### What you have to do:
This calls for a word-for-word copy of all the data, with each picture removed.

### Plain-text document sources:
=======
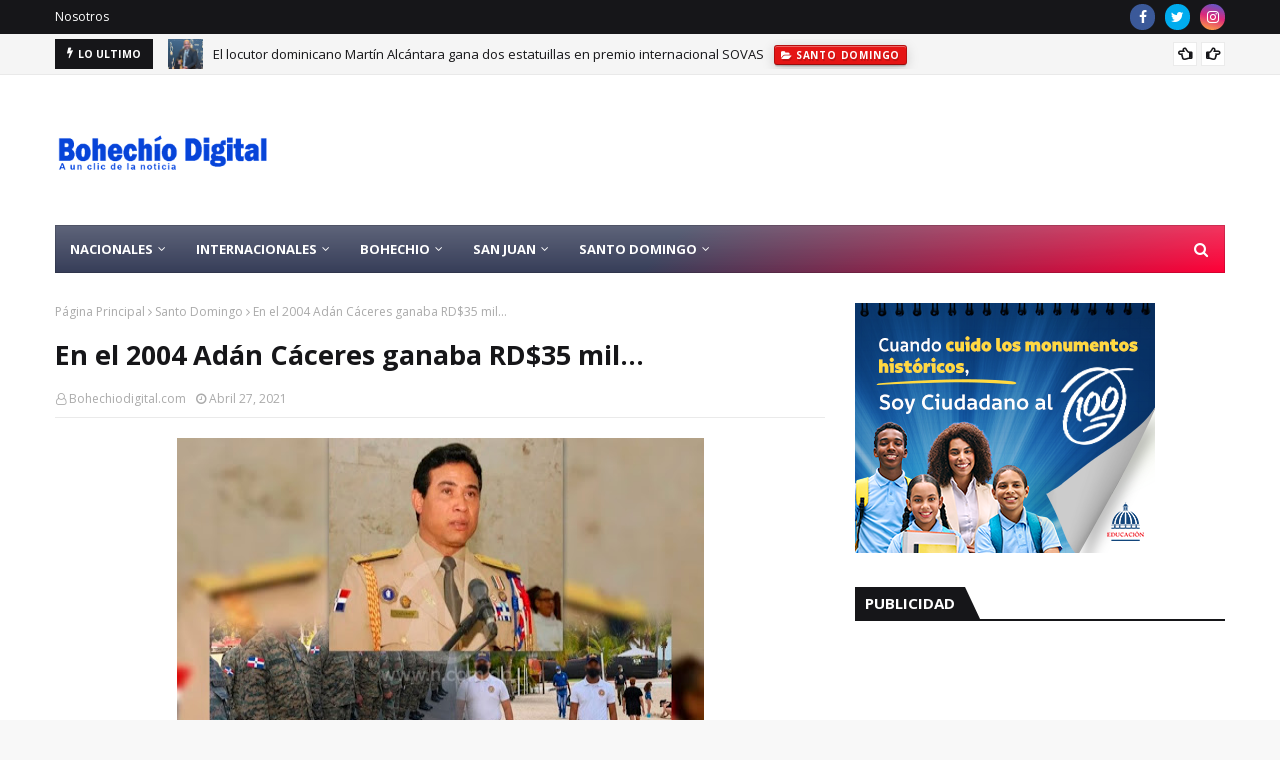

--- FILE ---
content_type: text/html; charset=utf-8
request_url: https://www.google.com/recaptcha/api2/aframe
body_size: 265
content:
<!DOCTYPE HTML><html><head><meta http-equiv="content-type" content="text/html; charset=UTF-8"></head><body><script nonce="QnNLec3gvu1I2VdScjshYQ">/** Anti-fraud and anti-abuse applications only. See google.com/recaptcha */ try{var clients={'sodar':'https://pagead2.googlesyndication.com/pagead/sodar?'};window.addEventListener("message",function(a){try{if(a.source===window.parent){var b=JSON.parse(a.data);var c=clients[b['id']];if(c){var d=document.createElement('img');d.src=c+b['params']+'&rc='+(localStorage.getItem("rc::a")?sessionStorage.getItem("rc::b"):"");window.document.body.appendChild(d);sessionStorage.setItem("rc::e",parseInt(sessionStorage.getItem("rc::e")||0)+1);localStorage.setItem("rc::h",'1768932325409');}}}catch(b){}});window.parent.postMessage("_grecaptcha_ready", "*");}catch(b){}</script></body></html>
=======
### Solution to the exercise:
--- FILE ---
content_type: text/html; charset=utf-8
request_url: https://www.google.com/recaptcha/api2/aframe
body_size: 265
content:
<!DOCTYPE HTML><html><head><meta http-equiv="content-type" content="text/html; charset=UTF-8"></head><body><script nonce="QnNLec3gvu1I2VdScjshYQ">/** Anti-fraud and anti-abuse applications only. See google.com/recaptcha */ try{var clients={'sodar':'https://pagead2.googlesyndication.com/pagead/sodar?'};window.addEventListener("message",function(a){try{if(a.source===window.parent){var b=JSON.parse(a.data);var c=clients[b['id']];if(c){var d=document.createElement('img');d.src=c+b['params']+'&rc='+(localStorage.getItem("rc::a")?sessionStorage.getItem("rc::b"):"");window.document.body.appendChild(d);sessionStorage.setItem("rc::e",parseInt(sessionStorage.getItem("rc::e")||0)+1);localStorage.setItem("rc::h",'1768932325409');}}}catch(b){}});window.parent.postMessage("_grecaptcha_ready", "*");}catch(b){}</script></body></html>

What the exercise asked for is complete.